March 17, 2016
The Kingaroy Local Ambulance Committee (LAC) and the Queensland Ambulance Service hosted the Kingaroy Chamber of Commerce’s March meet’n’greet.
Guests gathered at the Kingaroy Ambulance Station to enjoy drinks and nibbles and inspect the two-year-old station.
KCCI vice-president Josh Gadischke welcomed the many South Burnett council candidates present at the event.
“I would like to express the KCCI’s appreciation to the current Council, especially Mayor Wayne Kratzmann, and South Burnett Directions for their support for the Chamber, economic development and business in general,” Josh said.
“I hope we will have similar support from the next Council coming through.”

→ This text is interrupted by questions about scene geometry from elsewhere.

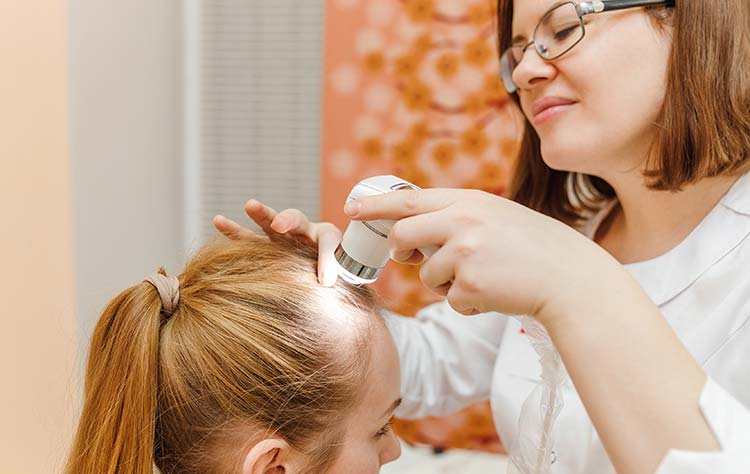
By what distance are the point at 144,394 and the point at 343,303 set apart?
0.29 meters

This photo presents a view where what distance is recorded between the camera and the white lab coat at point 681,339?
701mm

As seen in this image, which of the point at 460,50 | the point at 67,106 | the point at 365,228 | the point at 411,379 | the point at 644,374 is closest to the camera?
the point at 644,374

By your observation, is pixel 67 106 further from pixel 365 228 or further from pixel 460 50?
pixel 460 50

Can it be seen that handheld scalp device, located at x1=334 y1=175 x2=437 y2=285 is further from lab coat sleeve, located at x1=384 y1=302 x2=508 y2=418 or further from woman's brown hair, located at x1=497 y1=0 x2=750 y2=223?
lab coat sleeve, located at x1=384 y1=302 x2=508 y2=418

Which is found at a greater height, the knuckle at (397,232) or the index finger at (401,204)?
the index finger at (401,204)

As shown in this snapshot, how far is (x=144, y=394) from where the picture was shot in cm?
92

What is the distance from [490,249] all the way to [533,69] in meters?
0.50

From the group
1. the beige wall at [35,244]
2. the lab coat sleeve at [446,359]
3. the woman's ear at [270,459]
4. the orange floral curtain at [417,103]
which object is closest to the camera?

Josh also noted that it was South Burnett Mayor Wayne Kratzmann’s farewell update to the KCCI.
Mayor Kratzmann said he was looking forward to just being a KCCI member, and listening to other people speak.
However, he warned the mayoral candidates present – Keith Campbell, Michael Brown, Damien Tessmann and Sheena Lindholm – that between 6:30pm and 7:30pm on Saturday night (when the poll results will probably be known) would be “the worst hour of your life”.
Mayor Kratzmann said “things were starting to move again” in the South Burnett, on the back of a good rural season.
And he was optimistic about the future: “Kingaroy’s too good of a town for us not to progress.”
But he had a warning for the outspoken critics who have been hammering Council recently, and some advice for the Chamber.
“If you belt Council, you’re actually belting your community,” Mayor Kratzmann said.
“And the KCCI needs to step up more as an organisation to work with Council.”
* * *
LAC president John Box explained how the role of the organisation had changed over the past 10 years … from mainly a fund-raising group to one that now had more of a PR role, linking the QAS to the community.
However, the LAC had also donated many training aids to the Kingaroy Station over the past couple of years.
A current project is to raise awareness about CPR.
Station officer-in-charge Travis Cramb said Kingaroy Ambulance Station had handled 4755 Code 1-4 jobs last year, an average of about 12 a day.
A special guest at the meet’n’greet was QAS Assistant Commissioner (Darling Downs) Rod Sheather who presented four long-serving LAC committee members with Certificates of Appreciation.
The KCCI guests were then treated to a tour of the station.